This is an extensive issue and deserves the proper and individualized attention to each concern raised by the AVMA. Many of the bulleted points of concern are “tasks” or “duties” currently in the legal practice of veterinary technicians in some states. It is also important to remind AVMA members they are not required to utilize a CrVT’s or VTS. The overseeing veterinarian will always be able to dictate their willingness to delegate duties and tasks to other credentialed veterinary staff members.

I can’t stress enough that the use of a CrVT or a VTS in states pursuing increased scope of practice is VOLUNTARY! If you don’t like it, don’t do it!

“Joint management” of the health care of patients”:

In practices that fully utilize their CrVTs at the tops of their licenses — a goal the AVMA purports to support — there is collaboration around care for patients every day. Whether it is development and subsequent DVM approval of an anesthetic protocol, or discussions around low stress handling techniques to improve patient experiences, or monitoring of critical patients; true partnership and joint management of patient care is the epitome of the role of the fully utilized CrVT. A VTS raises this collaboration to an even higher degree, as their advanced knowledge and skill allows for a more thorough understanding of the potential risks and benefits of various pharmaceuticals, treatment modalities, and procedures. This collaboration ensures gold-standard care of patients while in the veterinary facility, and improves the potential outcomes for those patients. This stated objection does not recognize the reality of current veterinary healthcare practice.

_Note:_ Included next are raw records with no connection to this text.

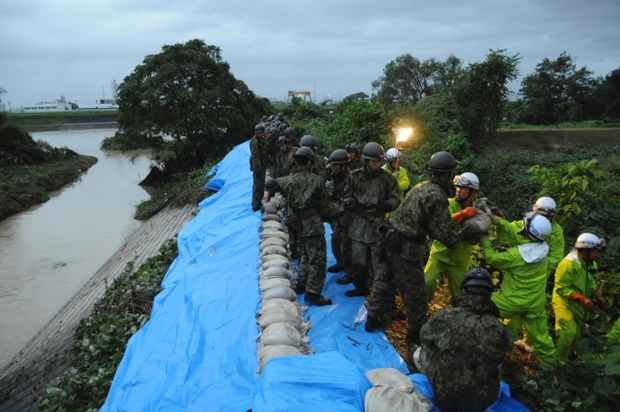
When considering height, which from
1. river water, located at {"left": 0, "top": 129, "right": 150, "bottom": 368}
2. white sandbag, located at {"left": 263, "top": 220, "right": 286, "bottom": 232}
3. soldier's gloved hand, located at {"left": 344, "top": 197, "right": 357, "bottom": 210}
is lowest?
river water, located at {"left": 0, "top": 129, "right": 150, "bottom": 368}

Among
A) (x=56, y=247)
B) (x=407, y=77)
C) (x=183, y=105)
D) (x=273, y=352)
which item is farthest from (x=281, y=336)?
(x=407, y=77)

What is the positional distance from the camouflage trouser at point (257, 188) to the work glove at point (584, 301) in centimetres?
528

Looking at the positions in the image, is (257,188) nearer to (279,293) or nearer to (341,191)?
(341,191)

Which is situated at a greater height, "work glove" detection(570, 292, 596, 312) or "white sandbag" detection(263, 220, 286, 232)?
"work glove" detection(570, 292, 596, 312)

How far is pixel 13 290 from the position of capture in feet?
36.8

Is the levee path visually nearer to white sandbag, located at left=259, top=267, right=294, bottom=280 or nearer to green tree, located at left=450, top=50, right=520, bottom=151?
white sandbag, located at left=259, top=267, right=294, bottom=280

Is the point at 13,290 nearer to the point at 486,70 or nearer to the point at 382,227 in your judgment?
the point at 382,227

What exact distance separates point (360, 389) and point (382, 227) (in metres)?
1.78

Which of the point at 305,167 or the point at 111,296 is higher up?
the point at 305,167

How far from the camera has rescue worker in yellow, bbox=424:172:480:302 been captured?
4.02 meters

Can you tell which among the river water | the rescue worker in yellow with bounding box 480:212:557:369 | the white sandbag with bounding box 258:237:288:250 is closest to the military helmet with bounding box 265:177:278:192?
the white sandbag with bounding box 258:237:288:250

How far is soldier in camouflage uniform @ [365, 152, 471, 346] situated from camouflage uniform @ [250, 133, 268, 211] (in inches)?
158

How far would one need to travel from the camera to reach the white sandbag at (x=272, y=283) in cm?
512

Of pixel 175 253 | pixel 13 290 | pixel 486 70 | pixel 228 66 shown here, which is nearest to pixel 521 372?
pixel 175 253
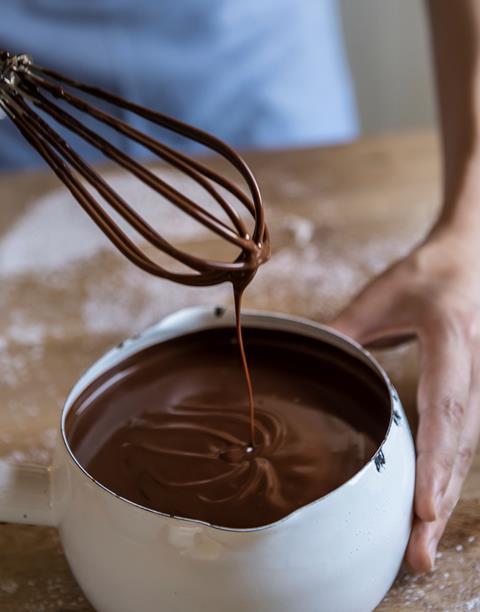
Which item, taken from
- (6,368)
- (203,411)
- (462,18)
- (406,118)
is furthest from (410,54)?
(203,411)

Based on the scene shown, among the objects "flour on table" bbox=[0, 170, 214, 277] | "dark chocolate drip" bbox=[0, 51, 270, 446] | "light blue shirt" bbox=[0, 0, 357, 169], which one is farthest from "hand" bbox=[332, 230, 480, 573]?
"light blue shirt" bbox=[0, 0, 357, 169]

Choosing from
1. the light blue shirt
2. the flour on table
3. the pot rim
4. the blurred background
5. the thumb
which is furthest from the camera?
the blurred background

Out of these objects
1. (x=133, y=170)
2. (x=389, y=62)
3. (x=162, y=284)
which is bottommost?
(x=389, y=62)

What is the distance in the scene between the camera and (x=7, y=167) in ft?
4.10

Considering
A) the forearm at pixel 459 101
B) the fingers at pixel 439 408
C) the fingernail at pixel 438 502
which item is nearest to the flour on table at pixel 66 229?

“Establish a temporary veterinarian-client-patient relationship”:

The requirements for establishment of a veterinarian-client-patient relationship (VCPR) already vary among the 50 US states. Legislation has recently been proposed in California (with support from the California Veterinary Medical Association) allowing CrVTs to establish a VCPR for the purpose of vaccination. Additionally, also in California, legislation is advancing to allow for a VCPR to be established via telemedicine, meaning no physical examination would take place. A VTS has much deeper and more extensive knowledge of performing a complete physical examination compared to CrVTs, and certainly could adequately establish a VCPR for the purposes of identifying pathologies within their area of specialty. When record-review and other supervision requirements are in place, such as those outlined in the Arkansas law, this is a reasonable and acceptable task for a VTS. We find this objection demeaning to our experience, credentials, education, and training.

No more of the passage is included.